**Liste des tâches:**
a. Recopiez l'extrait sur les décisions incidentes entre « 3) Sont susceptibles » et « (ATA/12/2018 précité consid. 4). », ces deux passages compris.
b. D'après l'extrait sur les décisions incidentes, les affirmations suivantes sont-elles exactes ? Répondez par oui ou par non pour chacune, en citant mot pour mot les termes décisifs de l'extrait. (i) L'art. 57 let. c LPA a la même teneur que l'art. 93 al. 1 let. a LTF. (ii) La prolongation de la procédure est considérée comme un dommage irréparable. (iii) Un intérêt économique peut constituer un préjudice irréparable.

**Section du document:**
3) Sont susceptibles d'un recours les décisions incidentes, si elles peuvent causer un préjudice irréparable ou si l'admission du recours peut conduire immédiatement à une décision finale qui permet d'éviter une procédure probatoire longue et coûteuse (art. 57 let. c LPA).

4) L'art. 57 let. c LPA a la même teneur que l'art. 93 al. 1 let. a LTF (ATA/12/2018 précité consid. 4).

Selon la jurisprudence constante du Tribunal fédéral, un préjudice est irréparable au sens de cette disposition lorsqu'il ne peut être ultérieurement réparé par une décision finale entièrement favorable au recourant (ATF 138 III 46 consid. 1.2 ; 134 III 188 consid. 2.1 et 2.2 ; 133 II 629 consid. 2.3.1). Un intérêt économique ou un intérêt tiré du principe de l'économie de procédure peut constituer un tel préjudice (ATF 135 II 30 ; 134 II 137 ; 127 II 132 consid. 2a ; 126 V 244 consid. 2c ; 125 II 613 consid. 2a). Le simple fait d'avoir à subir une procédure et les inconvénients qui y sont liés ne constitue toutefois pas, en soi, un préjudice irréparable (ATF 133 IV 139 consid. 4 ; arrêt du Tribunal fédéral 1C_149/2008 du 12 août 2008 consid. 2.1 ; ATA/12/2018 précité consid. 4). Un dommage de pur fait, tel que la prolongation de la procédure ou un accroissement des frais de celle-ci, n'est notamment pas considéré comme un dommage irréparable de ce point de vue (ATF 133 II 629 consid. 2.3.1 ; 131 I 57 consid. 1 ; 129 III 107 consid. 1.2.1 ; 127 I 92 consid. 1c ; 126 I 97 consid. 1b). Un préjudice est irréparable lorsqu'il ne peut être ultérieurement réparé par une décision finale entièrement favorable au recourant (ATF 138 III 46 consid. 1.2 ; 134 III 188 consid. 2.1 s. ; 133 II 629 consid. 2.3.1).

**Extrait de données:**
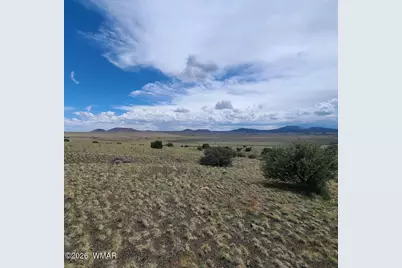 3 County Road  N3365, Vernon, AZ 85940 - Photo 1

**Problèmes résolus:**
a.
3) Sont susceptibles d'un recours les décisions incidentes, si elles peuvent causer un préjudice irréparable ou si l'admission du recours peut conduire immédiatement à une décision finale qui permet d'éviter une procédure probatoire longue et coûteuse (art. 57 let. c LPA).

4) L'art. 57 let. c LPA a la même teneur que l'art. 93 al. 1 let. a LTF (ATA/12/2018 précité consid. 4).

b.
(i) Oui : « L'art. 57 let. c LPA a la même teneur que l'art. 93 al. 1 let. a LTF ».
(ii) Non : « Un dommage de pur fait, tel que la prolongation de la procédure ou un accroissement des frais de celle-ci, n'est notamment pas considéré comme un dommage irréparable ».
(iii) Oui : « Un intérêt économique ou un intérêt tiré du principe de l'économie de procédure peut constituer un tel préjudice ».